* **REQUIRED WORK**
Pull every line from the records below and reproduce each one character for character.

* **Scene-based reasoning records**
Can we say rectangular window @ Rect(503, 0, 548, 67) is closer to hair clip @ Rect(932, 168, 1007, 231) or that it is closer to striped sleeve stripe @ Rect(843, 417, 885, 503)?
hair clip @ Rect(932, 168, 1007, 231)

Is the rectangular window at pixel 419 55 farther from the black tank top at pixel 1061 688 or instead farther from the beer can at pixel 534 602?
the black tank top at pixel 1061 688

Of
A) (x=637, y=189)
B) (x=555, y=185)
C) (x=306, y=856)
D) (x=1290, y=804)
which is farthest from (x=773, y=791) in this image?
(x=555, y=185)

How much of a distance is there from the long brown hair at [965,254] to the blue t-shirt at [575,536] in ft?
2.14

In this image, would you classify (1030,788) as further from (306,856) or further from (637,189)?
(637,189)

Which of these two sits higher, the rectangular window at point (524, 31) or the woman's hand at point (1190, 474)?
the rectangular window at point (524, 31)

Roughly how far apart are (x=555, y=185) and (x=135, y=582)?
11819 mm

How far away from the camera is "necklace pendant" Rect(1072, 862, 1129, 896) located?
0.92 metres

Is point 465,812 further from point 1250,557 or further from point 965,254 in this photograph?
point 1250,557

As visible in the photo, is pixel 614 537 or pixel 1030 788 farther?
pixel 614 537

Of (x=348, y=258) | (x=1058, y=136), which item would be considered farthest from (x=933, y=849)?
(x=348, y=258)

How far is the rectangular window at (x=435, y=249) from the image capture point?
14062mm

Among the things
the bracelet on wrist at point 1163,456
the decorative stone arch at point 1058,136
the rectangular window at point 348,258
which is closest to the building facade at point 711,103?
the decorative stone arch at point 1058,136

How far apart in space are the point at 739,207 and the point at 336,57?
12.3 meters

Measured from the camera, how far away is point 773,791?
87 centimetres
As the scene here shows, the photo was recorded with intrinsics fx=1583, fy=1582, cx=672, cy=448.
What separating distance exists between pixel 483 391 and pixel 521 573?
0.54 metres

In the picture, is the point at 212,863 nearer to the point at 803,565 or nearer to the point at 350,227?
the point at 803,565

* **RESPONSE TO THIS TASK**
Can we say rectangular window @ Rect(503, 0, 548, 67) is closer to hair clip @ Rect(932, 168, 1007, 231) or that it is closer to striped sleeve stripe @ Rect(843, 417, 885, 503)?
hair clip @ Rect(932, 168, 1007, 231)

Is the rectangular window at pixel 419 55 farther from the black tank top at pixel 1061 688 or instead farther from the beer can at pixel 534 602?
the black tank top at pixel 1061 688

Of
A) (x=637, y=189)
B) (x=555, y=185)
C) (x=306, y=856)
D) (x=1290, y=804)
which is farthest from (x=773, y=791) in this image?
(x=555, y=185)

How much of a distance is there from the long brown hair at [965,254] to the blue t-shirt at [575,536] in ft?
2.14

In this image, would you classify (1030,788) as further from (306,856) or further from (637,189)?
(637,189)

Which of these two sits higher, the rectangular window at point (524, 31) or the woman's hand at point (1190, 474)?
the rectangular window at point (524, 31)

Roughly how far apart are (x=555, y=185) and (x=135, y=582)?
11819 mm

How far away from the camera is "necklace pendant" Rect(1072, 862, 1129, 896) located?
0.92 metres

Is point 465,812 further from point 1250,557 or further from point 965,254 in this photograph?
point 1250,557

As visible in the photo, is pixel 614 537 or pixel 1030 788 farther?
pixel 614 537

Of (x=348, y=258) | (x=1058, y=136), which item would be considered farthest from (x=933, y=849)?
(x=348, y=258)

How far is the rectangular window at (x=435, y=249) from the image capture point?
14062mm

Among the things
the bracelet on wrist at point 1163,456
the decorative stone arch at point 1058,136
the rectangular window at point 348,258
which is closest to the building facade at point 711,103?
the decorative stone arch at point 1058,136

How far apart in space are the point at 739,207 and the point at 336,57?
12.3 meters

Measured from the camera, how far away is point 773,791?
87 centimetres
As the scene here shows, the photo was recorded with intrinsics fx=1583, fy=1582, cx=672, cy=448.
What separating distance exists between pixel 483 391 and pixel 521 573?
0.54 metres

In the picture, is the point at 212,863 nearer to the point at 803,565 or nearer to the point at 350,227?
the point at 803,565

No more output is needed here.